Personifying the Elements

There are a lot of ways to teach the elements.  If you type chemical elements into youtube, there are over 641 thousand results.  Google shows 102 thousand news stories, almost 1.5 million books, and countless images.  As I have mentioned in this blog before, I did the same element project for years.  Each student built a model of the atom for a certain element and then wrote a paper (or podcast or webpage, depending on the year) about that element.  Last year, I tried replacing it with a nuclear energy project, but it didn't have the effect I had hoped for.  I was ready to do it again with some tweaks, but my co-conspirator, Kellie, had a better idea.

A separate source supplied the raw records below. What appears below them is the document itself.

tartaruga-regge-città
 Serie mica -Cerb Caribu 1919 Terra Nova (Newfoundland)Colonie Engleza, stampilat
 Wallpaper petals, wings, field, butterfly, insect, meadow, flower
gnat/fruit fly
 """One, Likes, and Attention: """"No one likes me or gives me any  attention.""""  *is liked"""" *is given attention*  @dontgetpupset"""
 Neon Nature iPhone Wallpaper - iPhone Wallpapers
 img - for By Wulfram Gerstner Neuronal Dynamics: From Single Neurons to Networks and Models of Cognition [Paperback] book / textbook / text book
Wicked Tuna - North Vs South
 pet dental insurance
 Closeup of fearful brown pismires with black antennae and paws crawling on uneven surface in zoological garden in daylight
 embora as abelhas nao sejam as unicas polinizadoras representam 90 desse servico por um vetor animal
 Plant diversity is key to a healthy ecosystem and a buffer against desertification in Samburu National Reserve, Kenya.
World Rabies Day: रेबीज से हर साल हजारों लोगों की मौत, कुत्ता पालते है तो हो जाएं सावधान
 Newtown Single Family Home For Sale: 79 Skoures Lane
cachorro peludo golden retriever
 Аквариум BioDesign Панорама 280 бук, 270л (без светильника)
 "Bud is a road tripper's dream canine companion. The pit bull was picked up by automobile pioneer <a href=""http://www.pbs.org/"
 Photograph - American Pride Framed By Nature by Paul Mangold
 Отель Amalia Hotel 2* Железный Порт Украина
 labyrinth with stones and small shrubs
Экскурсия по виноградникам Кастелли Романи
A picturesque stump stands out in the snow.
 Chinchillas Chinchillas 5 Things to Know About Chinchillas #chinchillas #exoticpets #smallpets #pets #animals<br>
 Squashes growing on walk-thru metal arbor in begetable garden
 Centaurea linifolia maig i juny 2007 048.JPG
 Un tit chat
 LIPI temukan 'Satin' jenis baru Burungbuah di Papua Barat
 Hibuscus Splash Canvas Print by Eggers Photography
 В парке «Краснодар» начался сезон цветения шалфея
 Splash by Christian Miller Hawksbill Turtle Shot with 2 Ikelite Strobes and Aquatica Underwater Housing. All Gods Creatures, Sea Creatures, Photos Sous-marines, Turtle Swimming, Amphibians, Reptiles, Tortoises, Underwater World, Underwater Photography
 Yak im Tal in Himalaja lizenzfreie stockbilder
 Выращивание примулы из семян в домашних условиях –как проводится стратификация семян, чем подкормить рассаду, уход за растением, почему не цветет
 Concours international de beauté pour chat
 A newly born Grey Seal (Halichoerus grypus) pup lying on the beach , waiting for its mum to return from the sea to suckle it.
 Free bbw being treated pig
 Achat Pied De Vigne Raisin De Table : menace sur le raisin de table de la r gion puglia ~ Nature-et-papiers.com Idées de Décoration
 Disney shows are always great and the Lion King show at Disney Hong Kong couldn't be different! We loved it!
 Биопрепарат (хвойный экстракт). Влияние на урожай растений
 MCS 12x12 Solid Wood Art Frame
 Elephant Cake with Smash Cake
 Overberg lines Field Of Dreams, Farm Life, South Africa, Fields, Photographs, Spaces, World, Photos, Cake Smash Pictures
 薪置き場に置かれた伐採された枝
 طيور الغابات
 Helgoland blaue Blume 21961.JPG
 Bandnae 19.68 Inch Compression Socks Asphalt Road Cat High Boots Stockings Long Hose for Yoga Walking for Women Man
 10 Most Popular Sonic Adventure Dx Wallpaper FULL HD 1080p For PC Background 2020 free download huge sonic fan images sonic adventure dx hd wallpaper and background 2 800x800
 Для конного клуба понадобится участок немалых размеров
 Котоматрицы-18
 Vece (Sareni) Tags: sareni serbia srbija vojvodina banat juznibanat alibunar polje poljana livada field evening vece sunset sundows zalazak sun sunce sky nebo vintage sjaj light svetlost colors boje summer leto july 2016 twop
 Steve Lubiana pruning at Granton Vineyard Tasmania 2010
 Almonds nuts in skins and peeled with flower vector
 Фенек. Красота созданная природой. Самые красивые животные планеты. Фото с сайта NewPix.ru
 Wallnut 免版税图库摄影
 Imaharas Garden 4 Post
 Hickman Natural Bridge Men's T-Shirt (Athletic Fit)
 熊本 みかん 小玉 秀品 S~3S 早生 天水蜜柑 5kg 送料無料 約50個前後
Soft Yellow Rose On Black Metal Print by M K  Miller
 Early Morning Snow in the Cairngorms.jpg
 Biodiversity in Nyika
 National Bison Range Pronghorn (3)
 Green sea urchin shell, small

I was skeptical at first.  She came to me after last year's collaboration on the Mars paper and said, "I have an idea for another paper your kids can write."  My half-joking response was that I only grade one paper per year.  Then she said, "What if they have to make a case for an element as "the best element?"  Oh, that's interesting.  I may have to grade a second paper.  When talking about it with our tech coach, she said, "How is anyone going to make a case for anything besides carbon or oxygen?"  Hmm, that's a thought.  How were we going to do that?  Kellie said, "What if it is running for President, and they have to talk about the strengths that would make it a good candidate?  There are a lot of qualities that might make a good candidate."  Now, we were really onto something.  There's a lot of talk in education right now about doing things that cannot be googled, and both we and our principal agreed this was a way to do that.

I don't teach English, but I assume there are a lot of ways to teach personification.  If I remember correctly, I learned it in a poetry unit.  I think a tree was talking or something.  I never thought about it existing outside a poetic context, but this collaboration allowed kids to apply personification to science, especially when we decided it should be a speech instead of a paper.  Students actually spoke AS the element (or a spokesperson for the element).  The described its strengths (noble gasses have stability, bonding means working well with others, etc.) and accomplishments (hydrogen being the fuel of stars, sodium keeping you hydrated).  I even had someone make a case that radon could be a means of population control.  We gave our students the option of doing their speech on video if doing it live was too intimidating.  If you would like to see the results of that work, here's the playlist of their work.

I have enjoyed a lot of collaborations, but this one may be my favorite.  Kids learned the properties of elements in an interesting way.  They learned personification.  They overcame their fear of public speaking.  We have management tweaks to make for future years, but this was a great project.